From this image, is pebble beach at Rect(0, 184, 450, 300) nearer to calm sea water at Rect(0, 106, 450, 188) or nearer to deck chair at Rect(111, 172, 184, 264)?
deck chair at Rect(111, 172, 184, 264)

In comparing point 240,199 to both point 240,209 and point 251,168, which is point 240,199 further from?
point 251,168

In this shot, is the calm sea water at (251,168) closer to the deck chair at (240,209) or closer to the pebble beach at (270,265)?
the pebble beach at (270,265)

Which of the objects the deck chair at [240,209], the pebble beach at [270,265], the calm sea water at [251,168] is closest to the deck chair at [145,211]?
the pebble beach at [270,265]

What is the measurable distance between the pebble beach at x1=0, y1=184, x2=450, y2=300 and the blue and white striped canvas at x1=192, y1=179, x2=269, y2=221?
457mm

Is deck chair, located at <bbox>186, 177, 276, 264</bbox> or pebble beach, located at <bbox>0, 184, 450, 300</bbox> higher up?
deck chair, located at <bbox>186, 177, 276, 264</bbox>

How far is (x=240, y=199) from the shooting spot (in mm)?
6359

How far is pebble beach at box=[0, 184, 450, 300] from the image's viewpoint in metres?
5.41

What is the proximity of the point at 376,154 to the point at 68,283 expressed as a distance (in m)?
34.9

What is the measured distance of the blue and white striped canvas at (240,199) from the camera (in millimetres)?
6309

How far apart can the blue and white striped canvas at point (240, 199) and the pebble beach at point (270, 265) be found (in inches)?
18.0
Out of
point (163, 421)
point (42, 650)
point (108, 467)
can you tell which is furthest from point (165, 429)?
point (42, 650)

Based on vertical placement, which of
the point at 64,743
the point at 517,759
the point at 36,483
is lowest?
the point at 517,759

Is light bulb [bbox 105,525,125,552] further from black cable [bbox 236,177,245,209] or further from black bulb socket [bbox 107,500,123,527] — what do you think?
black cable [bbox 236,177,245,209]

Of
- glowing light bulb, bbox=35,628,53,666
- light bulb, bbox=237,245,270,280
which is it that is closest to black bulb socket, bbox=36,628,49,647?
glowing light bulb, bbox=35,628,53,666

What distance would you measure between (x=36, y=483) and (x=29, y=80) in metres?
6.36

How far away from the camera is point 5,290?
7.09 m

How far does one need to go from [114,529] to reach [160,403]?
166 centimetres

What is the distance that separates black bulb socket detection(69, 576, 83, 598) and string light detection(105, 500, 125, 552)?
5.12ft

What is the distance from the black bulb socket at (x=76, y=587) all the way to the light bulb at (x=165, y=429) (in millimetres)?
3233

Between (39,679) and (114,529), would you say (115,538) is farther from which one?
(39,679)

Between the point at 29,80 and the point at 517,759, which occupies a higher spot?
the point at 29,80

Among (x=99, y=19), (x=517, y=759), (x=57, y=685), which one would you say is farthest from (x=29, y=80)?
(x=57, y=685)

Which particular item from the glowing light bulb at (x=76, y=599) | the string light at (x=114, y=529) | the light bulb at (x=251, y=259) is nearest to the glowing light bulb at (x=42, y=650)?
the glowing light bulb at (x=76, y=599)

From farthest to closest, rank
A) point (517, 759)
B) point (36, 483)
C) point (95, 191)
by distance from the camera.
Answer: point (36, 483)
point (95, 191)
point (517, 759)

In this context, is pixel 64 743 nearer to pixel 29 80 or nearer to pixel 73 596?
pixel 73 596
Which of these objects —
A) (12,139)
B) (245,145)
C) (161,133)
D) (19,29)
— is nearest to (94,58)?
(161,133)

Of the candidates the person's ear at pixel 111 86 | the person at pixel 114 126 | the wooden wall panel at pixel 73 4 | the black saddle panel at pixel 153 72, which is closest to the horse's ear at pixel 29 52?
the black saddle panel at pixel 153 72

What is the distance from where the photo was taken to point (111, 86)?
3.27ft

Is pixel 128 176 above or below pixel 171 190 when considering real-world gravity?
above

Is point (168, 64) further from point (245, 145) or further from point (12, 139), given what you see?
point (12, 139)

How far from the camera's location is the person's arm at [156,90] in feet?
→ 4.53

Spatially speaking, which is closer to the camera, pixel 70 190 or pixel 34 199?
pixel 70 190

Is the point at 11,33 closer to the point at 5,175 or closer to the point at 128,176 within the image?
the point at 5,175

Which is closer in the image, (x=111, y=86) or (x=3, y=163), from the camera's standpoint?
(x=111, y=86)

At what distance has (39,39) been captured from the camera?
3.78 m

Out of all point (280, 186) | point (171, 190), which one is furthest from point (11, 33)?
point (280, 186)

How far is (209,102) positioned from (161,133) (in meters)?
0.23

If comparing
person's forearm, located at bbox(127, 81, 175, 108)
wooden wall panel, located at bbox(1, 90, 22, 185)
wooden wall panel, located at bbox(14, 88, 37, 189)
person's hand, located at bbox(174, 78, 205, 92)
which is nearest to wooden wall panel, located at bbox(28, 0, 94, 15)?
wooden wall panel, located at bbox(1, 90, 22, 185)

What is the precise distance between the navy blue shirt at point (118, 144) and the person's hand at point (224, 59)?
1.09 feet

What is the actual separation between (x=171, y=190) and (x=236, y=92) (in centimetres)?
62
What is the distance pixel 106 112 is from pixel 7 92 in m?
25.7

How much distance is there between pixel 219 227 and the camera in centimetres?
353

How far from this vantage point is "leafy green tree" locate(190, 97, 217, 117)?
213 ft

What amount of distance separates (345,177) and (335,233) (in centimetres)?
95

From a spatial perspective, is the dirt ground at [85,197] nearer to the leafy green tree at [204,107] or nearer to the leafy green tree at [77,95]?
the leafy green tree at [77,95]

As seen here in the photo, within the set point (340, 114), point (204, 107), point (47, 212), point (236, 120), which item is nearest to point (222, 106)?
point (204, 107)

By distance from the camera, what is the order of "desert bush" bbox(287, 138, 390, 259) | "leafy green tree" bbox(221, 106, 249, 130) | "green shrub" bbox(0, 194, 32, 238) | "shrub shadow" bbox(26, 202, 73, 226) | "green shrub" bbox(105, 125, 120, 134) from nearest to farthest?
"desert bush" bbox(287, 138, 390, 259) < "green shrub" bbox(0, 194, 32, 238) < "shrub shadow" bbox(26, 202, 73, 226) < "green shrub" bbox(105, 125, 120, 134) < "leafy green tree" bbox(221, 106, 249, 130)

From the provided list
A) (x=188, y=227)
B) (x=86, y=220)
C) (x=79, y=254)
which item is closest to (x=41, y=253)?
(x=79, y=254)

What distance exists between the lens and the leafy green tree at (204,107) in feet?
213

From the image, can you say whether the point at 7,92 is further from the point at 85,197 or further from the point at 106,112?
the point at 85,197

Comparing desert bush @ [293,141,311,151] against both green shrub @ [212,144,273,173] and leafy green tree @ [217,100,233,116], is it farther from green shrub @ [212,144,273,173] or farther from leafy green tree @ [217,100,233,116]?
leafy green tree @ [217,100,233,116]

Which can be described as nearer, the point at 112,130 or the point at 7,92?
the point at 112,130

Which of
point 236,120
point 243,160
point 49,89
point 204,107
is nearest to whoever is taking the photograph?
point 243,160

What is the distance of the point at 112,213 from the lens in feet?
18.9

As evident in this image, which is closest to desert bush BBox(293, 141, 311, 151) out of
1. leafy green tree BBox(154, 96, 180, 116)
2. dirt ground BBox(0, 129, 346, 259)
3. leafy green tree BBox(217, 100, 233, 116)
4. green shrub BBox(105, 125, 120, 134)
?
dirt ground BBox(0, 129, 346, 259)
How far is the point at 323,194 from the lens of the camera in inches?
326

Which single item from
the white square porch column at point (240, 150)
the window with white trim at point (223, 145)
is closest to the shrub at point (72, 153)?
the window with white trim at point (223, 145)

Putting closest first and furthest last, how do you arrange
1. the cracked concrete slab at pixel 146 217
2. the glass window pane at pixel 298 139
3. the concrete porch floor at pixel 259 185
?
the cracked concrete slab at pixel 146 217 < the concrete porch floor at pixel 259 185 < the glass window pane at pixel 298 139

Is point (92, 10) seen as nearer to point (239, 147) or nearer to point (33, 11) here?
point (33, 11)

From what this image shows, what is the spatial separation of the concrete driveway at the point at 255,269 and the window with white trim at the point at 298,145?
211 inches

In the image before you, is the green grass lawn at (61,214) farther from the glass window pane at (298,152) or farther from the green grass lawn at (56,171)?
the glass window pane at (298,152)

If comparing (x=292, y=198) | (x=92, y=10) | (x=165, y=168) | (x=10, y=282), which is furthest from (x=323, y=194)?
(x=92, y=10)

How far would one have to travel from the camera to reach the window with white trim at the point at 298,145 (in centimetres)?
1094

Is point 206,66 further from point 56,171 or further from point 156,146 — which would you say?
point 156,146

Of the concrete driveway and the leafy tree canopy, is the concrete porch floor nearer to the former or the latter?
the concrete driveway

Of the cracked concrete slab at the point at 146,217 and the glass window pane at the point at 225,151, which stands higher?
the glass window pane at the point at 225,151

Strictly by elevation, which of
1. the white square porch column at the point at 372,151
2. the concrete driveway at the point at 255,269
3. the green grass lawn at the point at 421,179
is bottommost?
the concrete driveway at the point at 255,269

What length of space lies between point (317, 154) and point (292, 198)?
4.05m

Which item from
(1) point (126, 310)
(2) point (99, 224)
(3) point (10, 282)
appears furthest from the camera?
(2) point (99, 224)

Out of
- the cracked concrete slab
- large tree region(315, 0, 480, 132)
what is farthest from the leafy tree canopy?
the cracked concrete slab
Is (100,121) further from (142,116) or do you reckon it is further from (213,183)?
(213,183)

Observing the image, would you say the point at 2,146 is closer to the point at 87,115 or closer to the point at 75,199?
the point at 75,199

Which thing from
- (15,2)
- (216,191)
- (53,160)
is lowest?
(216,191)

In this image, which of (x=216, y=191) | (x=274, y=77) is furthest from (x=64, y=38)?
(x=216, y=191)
######
» Task goal
Reproduce, word for word, every line starting at the line that contains "Strictly by elevation, which of" and ending with the final line of the entries.

» Exercise solution
Strictly by elevation, which of
1. the white square porch column at the point at 372,151
2. the concrete driveway at the point at 255,269
3. the green grass lawn at the point at 421,179
is bottommost?
the concrete driveway at the point at 255,269

What length of space lies between point (317, 154) and point (292, 198)?
4.05m

Which item from
(1) point (126, 310)
(2) point (99, 224)
(3) point (10, 282)
appears furthest from the camera?
(2) point (99, 224)

Out of
- the cracked concrete slab
- large tree region(315, 0, 480, 132)
what is farthest from the leafy tree canopy?
the cracked concrete slab
Is (100,121) further from (142,116) or do you reckon it is further from (213,183)?
(213,183)

Observing the image, would you say the point at 2,146 is closer to the point at 87,115 or closer to the point at 75,199?
the point at 75,199

Which thing from
- (15,2)
- (216,191)
- (53,160)
is lowest?
(216,191)

In this image, which of (x=216, y=191) | (x=274, y=77) is furthest from (x=64, y=38)?
(x=216, y=191)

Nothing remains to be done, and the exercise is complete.